Nation Centre, the headquarters of Nation Media Group (NMG). PHOTO/FILE
By PATRICK MAYOYO
Nation Media Group has become the first media house in Kenya to reject government advertising made through its insert published in local newspapers called “My Gov” as part of its efforts to break away from the emerging global phenomenon called media capture.
According to NMG insiders, the company has written to the Government Advertising Agency (GAA) that publishes My Gov that is distributed across the country as an insert in local newspapers that it will no longer be distributing the government owned publication over outstanding debt running into millions of shillings.
Standard Media Group is also said to have written to GAA also indicating to follow the direction taken my NMG. The government agency owes different media houses more than Sh 2.5 billion in unpaid advertising revenue.
Standard Group is claiming Ksh 931 million from the government, Nation Media Group is asking for Ksh 835 million, while Mediamax Network Ltd is yet to recover Ksh 462 million from the financial year ended June 2018. Royal Media Services and Radio Africa Group/The Star newspaper are demanding Ksh 60 million and Ksh 423 million respectively.
Media capture is a growing phenomenon linked both to the resurgence of authoritarian governments as well as to the structural weaknesses presently afflicting media markets. In this environment, the political elite and economic barons are colluding to undermine the independence of privately-owned media through control of advertising revenue.

DATA EXCERPT
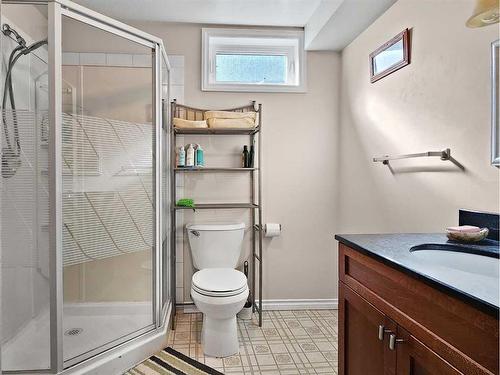 11325 Leonard Street, Grande Cache, AB - Indoor Photo Showing Bathroom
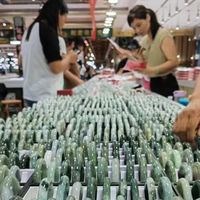 平价玉石饰品兴起：消费降级还是审美升级？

QUESTIONS
A. Answer these questions about the news article on Nation Media Group and government advertising, one per line:
(i) What is the name of the government insert that Nation Media Group will stop distributing?
(ii) How much is Standard Group claiming from the government?
(iii) What two things is media capture linked to?
B. Carry on the news article on Nation Media Group and government advertising from the point where it stops.

ANSWERS IN ORDER
A.
(i) My Gov
(ii) Ksh 931 million
(iii) The resurgence of authoritarian governments and the structural weaknesses presently afflicting media markets

B.
In Kenya, the government has made operations of media houses unbearable since it stopped directly advertising in the print and electronic media and instead introduced My Gov, a publication of the Government Advertising Agency that is published in local newspaper once or twice per week.
Media houses profits have dwindled immensely since the introduction of the GAA as they used get nearly 70 percent of their advertising revenue from both the national and county governments and other state agencies.
President Uhuru Kenyatta and His Highness the Aga Khan Nation Media Group majority shareholder when he visited Kenya recently. PHOTO/PSCU
The Daily Nation on Tuesday wrote an article detailing how the media industry is suffering after the Jubilee administration centralised advertisements under GAA, which procures services on behalf of ministries, departments and agencies, but fails to pay for the same.
The newspaper followed the story with an editorial that called for the punishment of officers who fail to pay suppliers, saying their conduct was denting the government’s image.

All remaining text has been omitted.